Makh tsi di eygelekh
'Makh tsi di eygelekh' (Close your eyes) was composed for the ghetto theatre, and performed in the ghetto by the singer Ella Diament. The song was written by Isaiah Shpigl, a writer-poet-essayist-teacher who survived the Łódź ghetto and Auschwitz (1906-1990) and by the composer-conductor Dovid Beyglman (1887-1944). None of the survivors interviewed by Gila Flam for her book on songs of the Łódź ghetto could recall the song. The songs was published in several collections, including the collection of Shmerke Kaczerginsky (1948:92), and the recording here was also made by him for the Munich Historical Committee of 1946. The reason that survivors of Łódź could not recall the song is because Rumkowski censored the song, and Isaiah Shpigl was threatened with deportation.
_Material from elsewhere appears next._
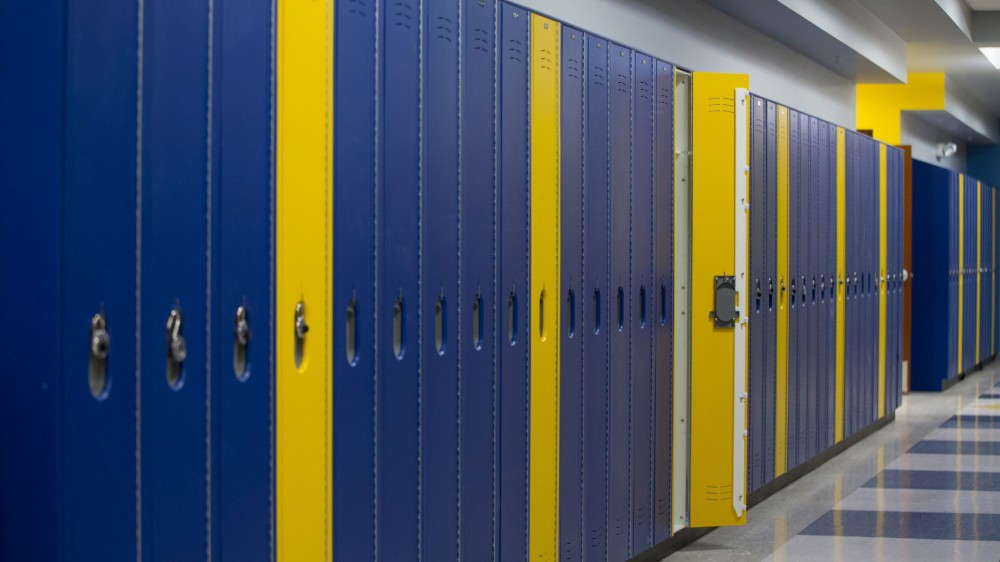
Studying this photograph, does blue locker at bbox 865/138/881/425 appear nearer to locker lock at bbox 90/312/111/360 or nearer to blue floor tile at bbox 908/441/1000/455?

The song was not performed again.
The song is a lullaby, which was one of the most popular song genres of Yiddish folk and theatre music. In a typical Jewish lullaby, the mother soothens the child to sleep with promises of pleasant times to come. The father is usually absent, off making money for the child’s education; his return, however, is said to be imminent. Shpigl’s composition, turns this concept upside down: father will never come home. The child lies down to sleep in an open field at the mercy of the elements, his parents’ house been burned to the ground.
This is one of the hopeless songs composed for a public audience in the Łódź ghetto. Nature does not smile, God has brought night into the little boy’s world, and wind and hail accompany the child and the singer into the depths of the earth.
The music is a rare form of musical hybrid, a tango-lullaby. Evidently, tango melodies were very popular during the period, and the contrast between the horrifying lyrics and the sweet melody make the song even darker and more frightening.